Damage control allowed the hurt Minneapolis to limp at 3 knots into Sasapi Harbor, Tulagi, where she was moored to palm trees and tree stumps and camouflaged with foliage. On 5 December, the cruiser was further damaged by a forward gas explosion. Urgent repairs permitted her to leave Tulagi on 12 December for further work. The Minneapolis began her voyage home for final repairs on 7 January 1943 but soon experienced problems that delayed her departure until 10 February, when, in the company of other damaged warships, the cruiser began a 9.5-knot voyage to Pearl Harbor. Arriving at Pearl on 2 March, she then continued on to Mare Island Navy Yard, California, where her hull was rebuilt and the contents of three of her four boiler rooms were replaced by late August. The largely rebuilt Minneapolis departed the West Coast early in September, bound again for the combat zone.
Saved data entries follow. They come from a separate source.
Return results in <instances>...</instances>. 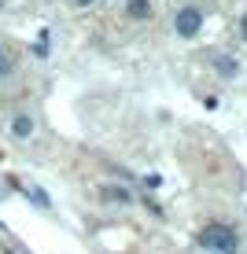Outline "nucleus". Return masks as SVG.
<instances>
[{
    "mask_svg": "<svg viewBox=\"0 0 247 254\" xmlns=\"http://www.w3.org/2000/svg\"><path fill=\"white\" fill-rule=\"evenodd\" d=\"M199 247L210 251V254H236L240 240H236V229H229L222 221H210V225H203V232H199Z\"/></svg>",
    "mask_w": 247,
    "mask_h": 254,
    "instance_id": "f257e3e1",
    "label": "nucleus"
},
{
    "mask_svg": "<svg viewBox=\"0 0 247 254\" xmlns=\"http://www.w3.org/2000/svg\"><path fill=\"white\" fill-rule=\"evenodd\" d=\"M203 30V11L196 4H184L177 7V15H173V33L177 37H196V33Z\"/></svg>",
    "mask_w": 247,
    "mask_h": 254,
    "instance_id": "f03ea898",
    "label": "nucleus"
},
{
    "mask_svg": "<svg viewBox=\"0 0 247 254\" xmlns=\"http://www.w3.org/2000/svg\"><path fill=\"white\" fill-rule=\"evenodd\" d=\"M207 59L214 63V70H218L222 77H236V74H240V63H236V59H229L225 52H207Z\"/></svg>",
    "mask_w": 247,
    "mask_h": 254,
    "instance_id": "7ed1b4c3",
    "label": "nucleus"
},
{
    "mask_svg": "<svg viewBox=\"0 0 247 254\" xmlns=\"http://www.w3.org/2000/svg\"><path fill=\"white\" fill-rule=\"evenodd\" d=\"M100 195L107 199V203H114V206H129V203H133V191L122 188V185H103Z\"/></svg>",
    "mask_w": 247,
    "mask_h": 254,
    "instance_id": "20e7f679",
    "label": "nucleus"
},
{
    "mask_svg": "<svg viewBox=\"0 0 247 254\" xmlns=\"http://www.w3.org/2000/svg\"><path fill=\"white\" fill-rule=\"evenodd\" d=\"M126 15L137 19V22L152 19V0H126Z\"/></svg>",
    "mask_w": 247,
    "mask_h": 254,
    "instance_id": "39448f33",
    "label": "nucleus"
},
{
    "mask_svg": "<svg viewBox=\"0 0 247 254\" xmlns=\"http://www.w3.org/2000/svg\"><path fill=\"white\" fill-rule=\"evenodd\" d=\"M11 133L19 136V140H26V136L33 133V118H30V115H15V118H11Z\"/></svg>",
    "mask_w": 247,
    "mask_h": 254,
    "instance_id": "423d86ee",
    "label": "nucleus"
},
{
    "mask_svg": "<svg viewBox=\"0 0 247 254\" xmlns=\"http://www.w3.org/2000/svg\"><path fill=\"white\" fill-rule=\"evenodd\" d=\"M11 66H15V63H11V52L0 45V74H11Z\"/></svg>",
    "mask_w": 247,
    "mask_h": 254,
    "instance_id": "0eeeda50",
    "label": "nucleus"
},
{
    "mask_svg": "<svg viewBox=\"0 0 247 254\" xmlns=\"http://www.w3.org/2000/svg\"><path fill=\"white\" fill-rule=\"evenodd\" d=\"M240 37L247 41V11H244V19H240Z\"/></svg>",
    "mask_w": 247,
    "mask_h": 254,
    "instance_id": "6e6552de",
    "label": "nucleus"
},
{
    "mask_svg": "<svg viewBox=\"0 0 247 254\" xmlns=\"http://www.w3.org/2000/svg\"><path fill=\"white\" fill-rule=\"evenodd\" d=\"M74 7H89V4H96V0H70Z\"/></svg>",
    "mask_w": 247,
    "mask_h": 254,
    "instance_id": "1a4fd4ad",
    "label": "nucleus"
}]
</instances>
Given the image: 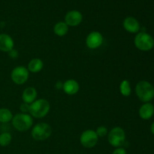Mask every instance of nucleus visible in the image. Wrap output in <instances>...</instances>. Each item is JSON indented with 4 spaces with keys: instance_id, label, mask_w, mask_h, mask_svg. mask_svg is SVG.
<instances>
[{
    "instance_id": "16",
    "label": "nucleus",
    "mask_w": 154,
    "mask_h": 154,
    "mask_svg": "<svg viewBox=\"0 0 154 154\" xmlns=\"http://www.w3.org/2000/svg\"><path fill=\"white\" fill-rule=\"evenodd\" d=\"M26 68L29 73H39L44 68V62L40 58H33L29 62Z\"/></svg>"
},
{
    "instance_id": "8",
    "label": "nucleus",
    "mask_w": 154,
    "mask_h": 154,
    "mask_svg": "<svg viewBox=\"0 0 154 154\" xmlns=\"http://www.w3.org/2000/svg\"><path fill=\"white\" fill-rule=\"evenodd\" d=\"M99 137L93 129H86L80 136V143L85 148H93L97 144Z\"/></svg>"
},
{
    "instance_id": "14",
    "label": "nucleus",
    "mask_w": 154,
    "mask_h": 154,
    "mask_svg": "<svg viewBox=\"0 0 154 154\" xmlns=\"http://www.w3.org/2000/svg\"><path fill=\"white\" fill-rule=\"evenodd\" d=\"M37 96L38 92L36 89L33 87H28L23 90L21 98H22L23 102L30 105L37 99Z\"/></svg>"
},
{
    "instance_id": "1",
    "label": "nucleus",
    "mask_w": 154,
    "mask_h": 154,
    "mask_svg": "<svg viewBox=\"0 0 154 154\" xmlns=\"http://www.w3.org/2000/svg\"><path fill=\"white\" fill-rule=\"evenodd\" d=\"M51 110V104L47 99H38L29 105V114L35 119H42L46 117Z\"/></svg>"
},
{
    "instance_id": "23",
    "label": "nucleus",
    "mask_w": 154,
    "mask_h": 154,
    "mask_svg": "<svg viewBox=\"0 0 154 154\" xmlns=\"http://www.w3.org/2000/svg\"><path fill=\"white\" fill-rule=\"evenodd\" d=\"M8 57H10L11 59H12V60H15V59H17L18 57H19V52H18L17 50L14 48V49H12L11 51H10L8 53Z\"/></svg>"
},
{
    "instance_id": "13",
    "label": "nucleus",
    "mask_w": 154,
    "mask_h": 154,
    "mask_svg": "<svg viewBox=\"0 0 154 154\" xmlns=\"http://www.w3.org/2000/svg\"><path fill=\"white\" fill-rule=\"evenodd\" d=\"M63 92L68 96H74L80 90V84L76 80L68 79L63 82Z\"/></svg>"
},
{
    "instance_id": "25",
    "label": "nucleus",
    "mask_w": 154,
    "mask_h": 154,
    "mask_svg": "<svg viewBox=\"0 0 154 154\" xmlns=\"http://www.w3.org/2000/svg\"><path fill=\"white\" fill-rule=\"evenodd\" d=\"M55 88L57 90H63V82L61 81H58L55 84Z\"/></svg>"
},
{
    "instance_id": "18",
    "label": "nucleus",
    "mask_w": 154,
    "mask_h": 154,
    "mask_svg": "<svg viewBox=\"0 0 154 154\" xmlns=\"http://www.w3.org/2000/svg\"><path fill=\"white\" fill-rule=\"evenodd\" d=\"M13 114L11 111L9 110L8 108H0V123L5 124L11 122L13 119Z\"/></svg>"
},
{
    "instance_id": "22",
    "label": "nucleus",
    "mask_w": 154,
    "mask_h": 154,
    "mask_svg": "<svg viewBox=\"0 0 154 154\" xmlns=\"http://www.w3.org/2000/svg\"><path fill=\"white\" fill-rule=\"evenodd\" d=\"M20 110L21 113L23 114H29V105L25 102H22L20 105Z\"/></svg>"
},
{
    "instance_id": "15",
    "label": "nucleus",
    "mask_w": 154,
    "mask_h": 154,
    "mask_svg": "<svg viewBox=\"0 0 154 154\" xmlns=\"http://www.w3.org/2000/svg\"><path fill=\"white\" fill-rule=\"evenodd\" d=\"M140 117L142 120H147L151 118L154 114V106L150 102L144 103L139 108L138 111Z\"/></svg>"
},
{
    "instance_id": "6",
    "label": "nucleus",
    "mask_w": 154,
    "mask_h": 154,
    "mask_svg": "<svg viewBox=\"0 0 154 154\" xmlns=\"http://www.w3.org/2000/svg\"><path fill=\"white\" fill-rule=\"evenodd\" d=\"M108 141L110 145L117 148L121 147L126 142V132L122 127L115 126L108 132Z\"/></svg>"
},
{
    "instance_id": "19",
    "label": "nucleus",
    "mask_w": 154,
    "mask_h": 154,
    "mask_svg": "<svg viewBox=\"0 0 154 154\" xmlns=\"http://www.w3.org/2000/svg\"><path fill=\"white\" fill-rule=\"evenodd\" d=\"M120 94L125 97H128L132 93V87H131L130 82L128 80H123L120 82L119 86Z\"/></svg>"
},
{
    "instance_id": "7",
    "label": "nucleus",
    "mask_w": 154,
    "mask_h": 154,
    "mask_svg": "<svg viewBox=\"0 0 154 154\" xmlns=\"http://www.w3.org/2000/svg\"><path fill=\"white\" fill-rule=\"evenodd\" d=\"M29 78V72L26 67L23 66H16L11 72V79L17 85L26 84Z\"/></svg>"
},
{
    "instance_id": "10",
    "label": "nucleus",
    "mask_w": 154,
    "mask_h": 154,
    "mask_svg": "<svg viewBox=\"0 0 154 154\" xmlns=\"http://www.w3.org/2000/svg\"><path fill=\"white\" fill-rule=\"evenodd\" d=\"M83 21V14L78 10H71L66 14L64 22L69 26L75 27L79 26Z\"/></svg>"
},
{
    "instance_id": "9",
    "label": "nucleus",
    "mask_w": 154,
    "mask_h": 154,
    "mask_svg": "<svg viewBox=\"0 0 154 154\" xmlns=\"http://www.w3.org/2000/svg\"><path fill=\"white\" fill-rule=\"evenodd\" d=\"M104 42V37L99 31H93L87 35L85 40L86 46L90 50H96L100 48Z\"/></svg>"
},
{
    "instance_id": "21",
    "label": "nucleus",
    "mask_w": 154,
    "mask_h": 154,
    "mask_svg": "<svg viewBox=\"0 0 154 154\" xmlns=\"http://www.w3.org/2000/svg\"><path fill=\"white\" fill-rule=\"evenodd\" d=\"M108 129L106 126H100L96 129V133L98 135V137L99 138H104V137L107 136L108 134Z\"/></svg>"
},
{
    "instance_id": "5",
    "label": "nucleus",
    "mask_w": 154,
    "mask_h": 154,
    "mask_svg": "<svg viewBox=\"0 0 154 154\" xmlns=\"http://www.w3.org/2000/svg\"><path fill=\"white\" fill-rule=\"evenodd\" d=\"M134 44L135 48L139 51H150L154 48V38L149 33L139 32L135 36Z\"/></svg>"
},
{
    "instance_id": "24",
    "label": "nucleus",
    "mask_w": 154,
    "mask_h": 154,
    "mask_svg": "<svg viewBox=\"0 0 154 154\" xmlns=\"http://www.w3.org/2000/svg\"><path fill=\"white\" fill-rule=\"evenodd\" d=\"M112 154H127L126 150L123 147H117L112 152Z\"/></svg>"
},
{
    "instance_id": "4",
    "label": "nucleus",
    "mask_w": 154,
    "mask_h": 154,
    "mask_svg": "<svg viewBox=\"0 0 154 154\" xmlns=\"http://www.w3.org/2000/svg\"><path fill=\"white\" fill-rule=\"evenodd\" d=\"M52 127L49 123L41 122L33 125L31 130V136L35 141H45L51 136Z\"/></svg>"
},
{
    "instance_id": "17",
    "label": "nucleus",
    "mask_w": 154,
    "mask_h": 154,
    "mask_svg": "<svg viewBox=\"0 0 154 154\" xmlns=\"http://www.w3.org/2000/svg\"><path fill=\"white\" fill-rule=\"evenodd\" d=\"M69 26L64 21H59L54 26V32L58 37H64L69 32Z\"/></svg>"
},
{
    "instance_id": "3",
    "label": "nucleus",
    "mask_w": 154,
    "mask_h": 154,
    "mask_svg": "<svg viewBox=\"0 0 154 154\" xmlns=\"http://www.w3.org/2000/svg\"><path fill=\"white\" fill-rule=\"evenodd\" d=\"M137 97L144 103L150 102L154 99V87L147 81L138 82L135 88Z\"/></svg>"
},
{
    "instance_id": "2",
    "label": "nucleus",
    "mask_w": 154,
    "mask_h": 154,
    "mask_svg": "<svg viewBox=\"0 0 154 154\" xmlns=\"http://www.w3.org/2000/svg\"><path fill=\"white\" fill-rule=\"evenodd\" d=\"M12 126L18 132H26L34 125V118L29 114L18 113L14 115L11 120Z\"/></svg>"
},
{
    "instance_id": "20",
    "label": "nucleus",
    "mask_w": 154,
    "mask_h": 154,
    "mask_svg": "<svg viewBox=\"0 0 154 154\" xmlns=\"http://www.w3.org/2000/svg\"><path fill=\"white\" fill-rule=\"evenodd\" d=\"M12 135L8 132H3L0 134V146L7 147L11 143Z\"/></svg>"
},
{
    "instance_id": "12",
    "label": "nucleus",
    "mask_w": 154,
    "mask_h": 154,
    "mask_svg": "<svg viewBox=\"0 0 154 154\" xmlns=\"http://www.w3.org/2000/svg\"><path fill=\"white\" fill-rule=\"evenodd\" d=\"M14 48V41L10 35L7 33L0 34V51L8 53Z\"/></svg>"
},
{
    "instance_id": "26",
    "label": "nucleus",
    "mask_w": 154,
    "mask_h": 154,
    "mask_svg": "<svg viewBox=\"0 0 154 154\" xmlns=\"http://www.w3.org/2000/svg\"><path fill=\"white\" fill-rule=\"evenodd\" d=\"M150 132H151V133L153 135H154V122L152 123L151 126H150Z\"/></svg>"
},
{
    "instance_id": "11",
    "label": "nucleus",
    "mask_w": 154,
    "mask_h": 154,
    "mask_svg": "<svg viewBox=\"0 0 154 154\" xmlns=\"http://www.w3.org/2000/svg\"><path fill=\"white\" fill-rule=\"evenodd\" d=\"M123 26L126 32L132 33V34H135V33L137 34V33L139 32L140 29H141V26H140L138 20L134 17L131 16L126 17L123 20Z\"/></svg>"
}]
</instances>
The photo shows the unique camouflage applied at Mare Island; designed to make her look less like a target to Japanese submarines, the paint scheme featured large false, rectangular "windows" painted around the pilothouse portholes; out-of-scale life rafts painted on her sides; and dark paintwork to make her forecastle look as though it terminated abreast the bridge. The ship was deactivated in May 1946 after a dozen years of service and was sold for scrap in 1959.